→ PAGE EXTRACT
--- START ---
If every $X_j$ has the same finite, a priori upper bound $u$, we can transform the problem by defining $\tilde{X_j}= u - X_j$. Then $\tilde{X_j}$ is a nonnegative random variable, and a lower confidence bound on its mean translated to can be subtracted from $u$ to make an upper confidence bound on $\mathbb{E} X_j$.
If every $X_j$ has the finite, a priori upper and lower bound, we can find two-sided confidence intervals in the analogous way, applying the Kaplan Wald method to the original data to find lower confidence bounds and to the data subtracted from the a priori upper bound to find upper confidence bounds.
This is an alternative derivation of the Kaplan-Wald method, also from Harold Kaplan's website, involving the fact that a suitably constructed sequence is a martingale. It relies on Ville's inequality for optionally stopped closed martingales.
Suppose we are sampling without replacement from a finite population of $N$ non-negative items, $\{x_1, \ldots, x_N\}$, with $x_j \ge 0$ $\forall j$. The population mean is $\mu = \frac{1}{N} \sum_{j=1}^N x_j \ge 0$ and the population total is $N\mu \ge 0$. We draw $\{X_1, \ldots, X_n \}$ sequentially without replacement. On the hypothesis $\mu = t$, $\mathbb{E}X_1 = t$, so $\mathbb{E}(X_1/t) = 1$. Conditional on $X_1, \ldots, X_n$, the total of the remaining $N-n$ items is $N\mu - \sum_{j=1}^n X_j$, so the mean of the remaining items is
\begin{equation*} \frac{Nt-\sum_{j=1}^n X_j}{N-n} = \frac{t - \frac{1}{N} \sum_{j=1}^n X_j}{1-n/N}. \end{equation*}Thus, the expected value of $X_{n+1}$ given $X_1, \ldots, X_n$ is $\frac{t - \frac{1}{N} \sum_{j=1}^n X_j}{1-n/N}$.
--- END ---
→ INFORMATION PROVIDED
--- START ---
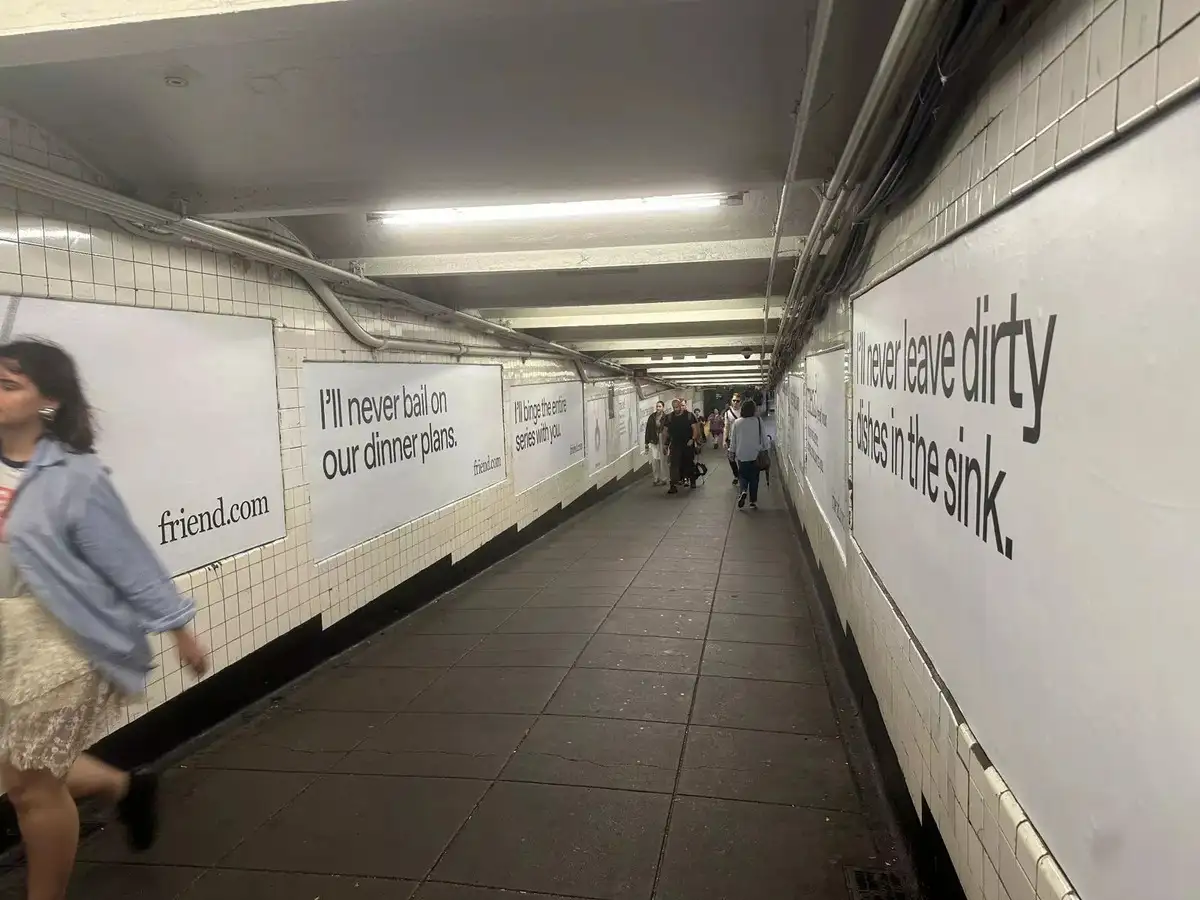 Photo of New York City subway passage covered with large white Friend ads featuring simple black text, including lines like “I’ll never bail on our dinner plans” and “I’ll never leave dirty dishes in the sink.” People walk through the corridor passing the large ads.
--- END ---
In the excerpt on the Kaplan-Wald method, which inequality does the alternative derivation rely on? The listing comes from a separate source.

Ville's inequality for optionally stopped closed martingales.